LE SCELTE DI FORMAZIONE - L’impresa di Champions League ha elettrizzato l'ambiente, ma ha anche sottratto tante energie psicofisiche: Palladino decide di confermare ben nove undicesimi della formazione scesa in campo mercoledì e, con il senno di poi, si può parlare di un azzardo o di un errore. Perché i leoni d’Europa, stavolta, sono incredibilmente docili. Il tecnico fa ancora a meno di Ederson, lasciato a Bergamo per un imprecisato affaticamento, rinuncia al febbricitante Ahanor e ai lungodegenti De Ketelaere e Raspadori. L’attacco è confermato, ma stavolta Zalewski parte alle spalle di Samardzic e Scamacca, facendo il controllore di Matic (ma solo inizialmente).

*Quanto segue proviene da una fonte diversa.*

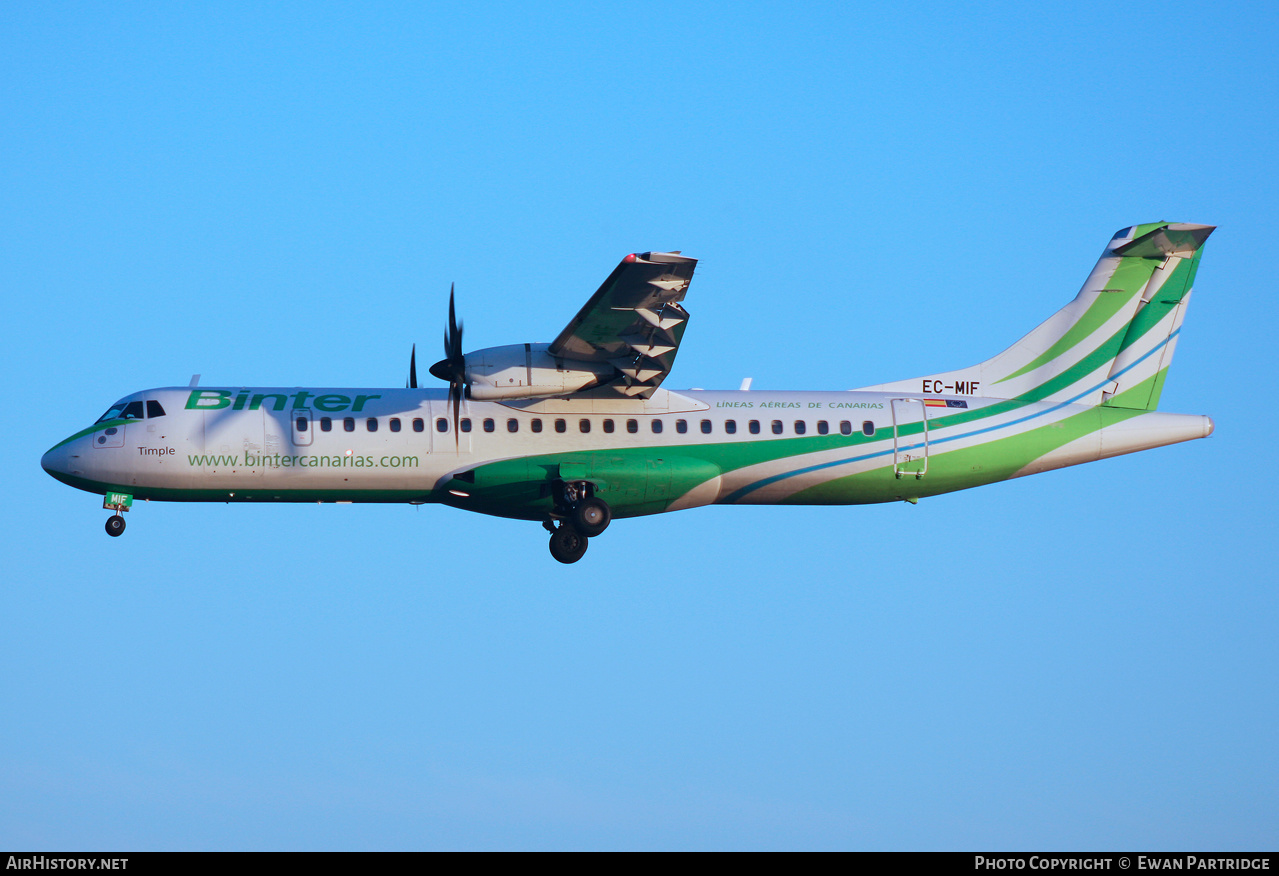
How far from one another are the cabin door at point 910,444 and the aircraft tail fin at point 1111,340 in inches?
47.7

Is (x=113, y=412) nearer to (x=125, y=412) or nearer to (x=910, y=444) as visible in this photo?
(x=125, y=412)

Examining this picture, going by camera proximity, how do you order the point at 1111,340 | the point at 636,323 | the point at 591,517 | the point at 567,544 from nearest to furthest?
the point at 636,323 < the point at 591,517 < the point at 567,544 < the point at 1111,340

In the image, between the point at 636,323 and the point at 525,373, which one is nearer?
the point at 636,323

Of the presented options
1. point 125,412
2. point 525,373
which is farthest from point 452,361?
point 125,412

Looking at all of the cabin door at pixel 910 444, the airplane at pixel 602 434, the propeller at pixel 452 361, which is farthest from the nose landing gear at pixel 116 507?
the cabin door at pixel 910 444

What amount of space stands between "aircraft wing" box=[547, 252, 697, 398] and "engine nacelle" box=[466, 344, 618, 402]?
202mm

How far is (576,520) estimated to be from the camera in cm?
2625

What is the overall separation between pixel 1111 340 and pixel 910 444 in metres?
5.27

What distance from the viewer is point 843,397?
92.8 ft

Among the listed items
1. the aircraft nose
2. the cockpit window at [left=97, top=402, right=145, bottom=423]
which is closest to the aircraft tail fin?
the cockpit window at [left=97, top=402, right=145, bottom=423]

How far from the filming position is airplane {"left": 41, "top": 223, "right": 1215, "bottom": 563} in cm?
2583

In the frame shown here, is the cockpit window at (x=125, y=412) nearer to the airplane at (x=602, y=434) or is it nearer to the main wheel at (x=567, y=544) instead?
the airplane at (x=602, y=434)
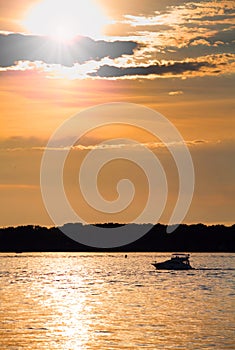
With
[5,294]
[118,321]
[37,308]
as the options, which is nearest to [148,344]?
[118,321]

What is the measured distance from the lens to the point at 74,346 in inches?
3625

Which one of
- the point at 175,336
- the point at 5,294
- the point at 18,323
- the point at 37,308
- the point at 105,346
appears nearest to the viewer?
the point at 105,346

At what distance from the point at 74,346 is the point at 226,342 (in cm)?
1354

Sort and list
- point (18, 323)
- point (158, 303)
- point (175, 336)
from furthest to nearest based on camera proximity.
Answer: point (158, 303), point (18, 323), point (175, 336)

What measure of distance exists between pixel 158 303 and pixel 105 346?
48.8 metres

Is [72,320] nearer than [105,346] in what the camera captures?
No

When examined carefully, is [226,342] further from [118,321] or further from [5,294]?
[5,294]

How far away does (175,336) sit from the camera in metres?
97.9

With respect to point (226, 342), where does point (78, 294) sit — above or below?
above

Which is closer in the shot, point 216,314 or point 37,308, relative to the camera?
point 216,314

LA CRONACA DEL PRIMO TEMPO - Si intuisce subito che la giornata non è quella giusta, anche se un blitz di Zalewski su verticalizzazione di Pasalic dà vita a una momentanea illusione, quando il pallonetto d’esterno si spegne di poco a lato al 10’. Subito dopo arriva il miracolo d’ordinanza di Carnesecchi, che all’11’ vola letteralmente sul colpo di testa di Thorstvedt. Così si arriva al 16’, con la svolta solo potenziale del match: Pinamonti, in fase offensiva, entra in maniera dura e scomposta su Djimsiti e l'arbitro Marchetti estrae il rosso diretto anche se è prestissimo. Siamo al paradosso di partenza: il vantaggio è tutto dei nerazzurri, ma è il Sassuolo a passare al 23’ con un corner di Laurientè su cui si avventa da due passi Koné. Gli ospiti sanno di essere più forti e in superiorità numerica e improvvisano un tiki taka improduttivo: hanno un’occasionissima al 33’ quando Samardzic sbaglia un banale controllo da ottima posizione, poi ci provano con una capocciata di Bellanova al 39’, ma sono ancora gli emiliani a sfiorare il bis con Muharemovic nel recupero.
LA RIPRESA E L'ORGOGLIO FINALE - Palladino non rinuncia alla difesa a tre nemmeno ora e al riposo decide di cambiare Scamacca con Krstovic. Nella ripresa la squadra ci prova, ma senza crederci troppo, con Zappacosta che va al tiro due volte, al 1’ e al 9’. Il Sassuolo non sta certo a guardare e al 24’ riparte in velocità con Laurienté: la palla arriva troppo facilmente a Thorstvedt, che dai venti metri spara un sinistro fulminante all’incrocio dei pali, siglando il 2-0. Di fatto la partita è finita, ma l’Atalanta si regala un finale orgoglioso, sfruttando il fisiologico calo fisico altrui. Krstovic impegna Muric al 27’, Samardzic ci prova con una magia di tacco ma il portiere devia sul palo al 41’, poi Musah riesce a fare gol, trovando la rete con una botta sottomisura su perfetto assist di Zappacosta. È il 43’ e restano otto minuti contando il recupero: c’è spazio anche per l'ennesimo rimpianto, perché al 46’ Scalvini svetta di testa e Muric devia provvidenzialmente sulla traversa. Ma per i bergamaschi, si era capito, non era proprio la giornata buona.